• **Direction**: Please turn the listing, from the line that contains "Which particular item from" through its final line, into a JSON list of strings with one string per line and blank lines left out.

• **Entries shown**:

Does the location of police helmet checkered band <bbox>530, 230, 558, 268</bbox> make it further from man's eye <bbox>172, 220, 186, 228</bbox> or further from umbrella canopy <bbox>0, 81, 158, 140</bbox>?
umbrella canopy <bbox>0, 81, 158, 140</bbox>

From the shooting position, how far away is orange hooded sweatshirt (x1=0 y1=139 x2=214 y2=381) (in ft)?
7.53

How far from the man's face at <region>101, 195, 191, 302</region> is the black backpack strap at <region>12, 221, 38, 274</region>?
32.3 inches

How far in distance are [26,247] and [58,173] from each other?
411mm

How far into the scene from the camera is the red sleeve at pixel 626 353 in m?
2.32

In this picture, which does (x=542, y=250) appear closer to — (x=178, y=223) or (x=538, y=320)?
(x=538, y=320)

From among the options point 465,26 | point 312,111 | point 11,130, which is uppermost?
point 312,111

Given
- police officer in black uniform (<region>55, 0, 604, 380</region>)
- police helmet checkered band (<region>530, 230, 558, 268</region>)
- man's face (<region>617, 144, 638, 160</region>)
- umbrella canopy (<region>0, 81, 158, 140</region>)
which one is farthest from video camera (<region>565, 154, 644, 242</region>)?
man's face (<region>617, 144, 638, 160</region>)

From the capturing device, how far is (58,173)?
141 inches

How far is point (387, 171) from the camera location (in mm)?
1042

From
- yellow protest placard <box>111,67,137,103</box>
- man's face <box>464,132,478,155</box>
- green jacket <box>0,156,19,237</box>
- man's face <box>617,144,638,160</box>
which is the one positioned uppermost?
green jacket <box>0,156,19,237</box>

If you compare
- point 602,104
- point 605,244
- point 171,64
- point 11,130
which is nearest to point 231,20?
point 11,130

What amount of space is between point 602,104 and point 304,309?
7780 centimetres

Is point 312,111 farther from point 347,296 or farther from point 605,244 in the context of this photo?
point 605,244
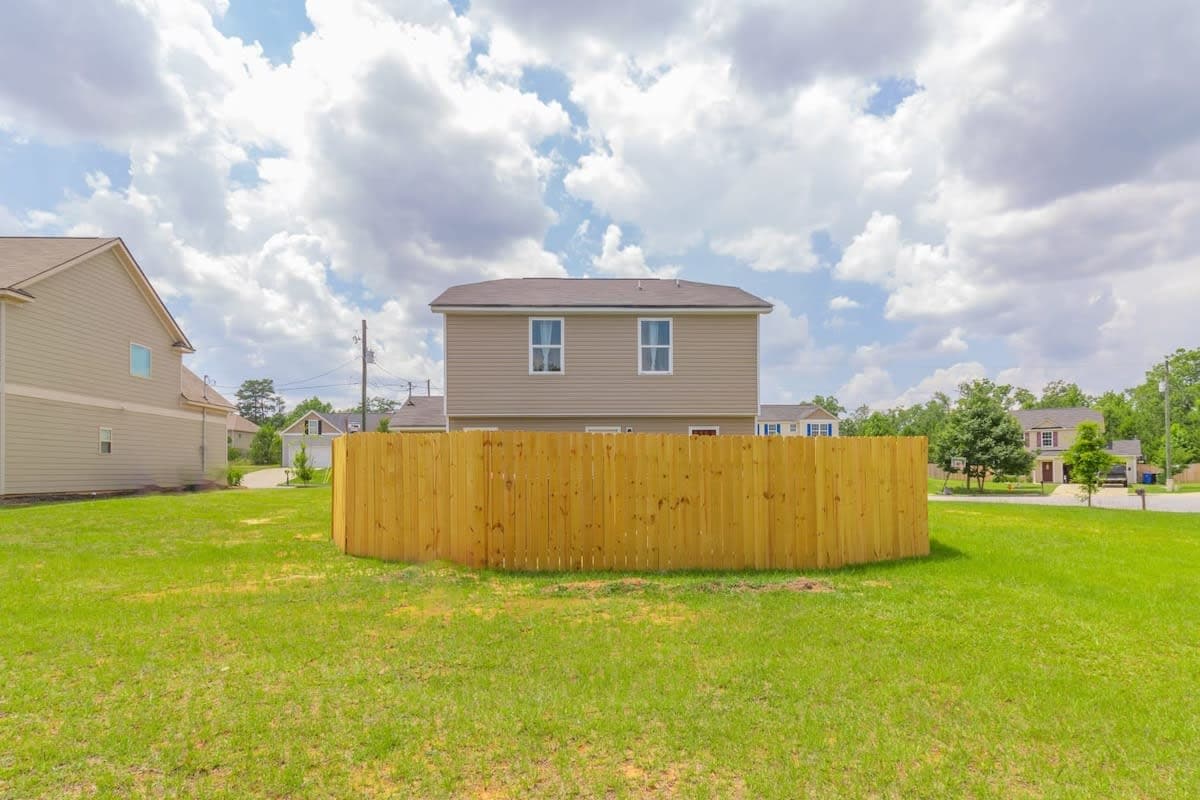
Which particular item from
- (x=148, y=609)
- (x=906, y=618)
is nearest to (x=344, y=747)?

• **Solved problem**:
[
  "Which particular item from",
  "- (x=148, y=609)",
  "- (x=906, y=618)",
  "is nearest to (x=344, y=747)?"
]